Furthermore, EHR implementation is highly complex and requires massive amounts of training time for physicians and their staff members to get up to speed. Protracted training periods slow down office operations, further taxing the enterprise with hours of lost productivity. It takes one year or longer before practices even begin to see the return on investment, if any.

Physicians Must Decide
As physicians face diminished reimbursements and are forced to cope with rising operating costs, such as exponentially higher malpractice insurance rates, rent, equipment costs and cost-of-living salary adjustments for staff members, they will be hard-pressed to make the investment in an EHR. As their pay stubs shrink, the result of Medicare and health plan cuts combined with escalating overhead, one of their primary reasons for embracing any type of healthcare information technology will be the restoration of their earlier income levels or, at least, the prevention of further income deterioration.

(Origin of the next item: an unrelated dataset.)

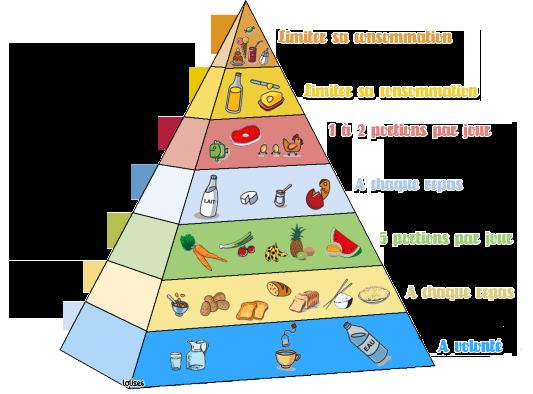 Pyramide des Aliments et Mannequin virtuel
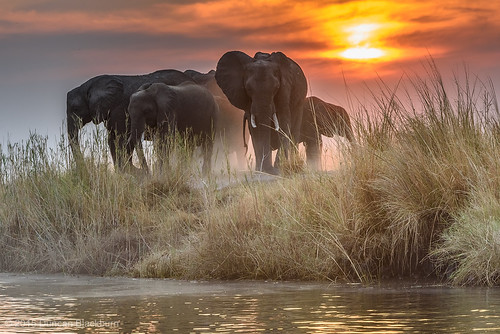 Chobe Afternoon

So the question remains: Who exactly is going to pay for 700,000 doctors to adopt EHRs by 2014? That’s the target year set by David Brailer, M.D., the former national coordinator for health information technology of the Department of Health and Human Services, as the goal for full adoption. Most likely, that is also the earliest possible year in which anything meaningful could be achieved. Most industry sources are now suggesting that a delay of at least one additional decade may be necessary.

Another interesting perspective emanates from the pay-for-performance (P4P) advocates, whereby payers reward 2 percent more to a doctor who meets P4P goals—as documented by an EHR. Why would doctors producing $500,000 in revenue make this exorbitant investment in an EHR just to realize a 2 percent bonus that nets about $5,000 after taxes?

The entire healthcare community—physicians, practice managers, vendors and involved federal agencies—needs to stop thinking in rigid either/or terms. Many physicians and physician practices want to take advantage of digitized patient records, 24/7 access to data, e-prescribing technology, improved patient satisfaction and increased productivity for staff. But there isn’t just one way to get there. Flexible, creative and incremental thinking, focused on both the immediate and longer term needs of each practice as an individual entity, is more apt to resolve this challenge than a government-enforced EHR.

Since Dr. Brailer himself advises that 50 percent of all EHR installations fail, it is totally unreasonable to expect America’s physicians to foot the bill.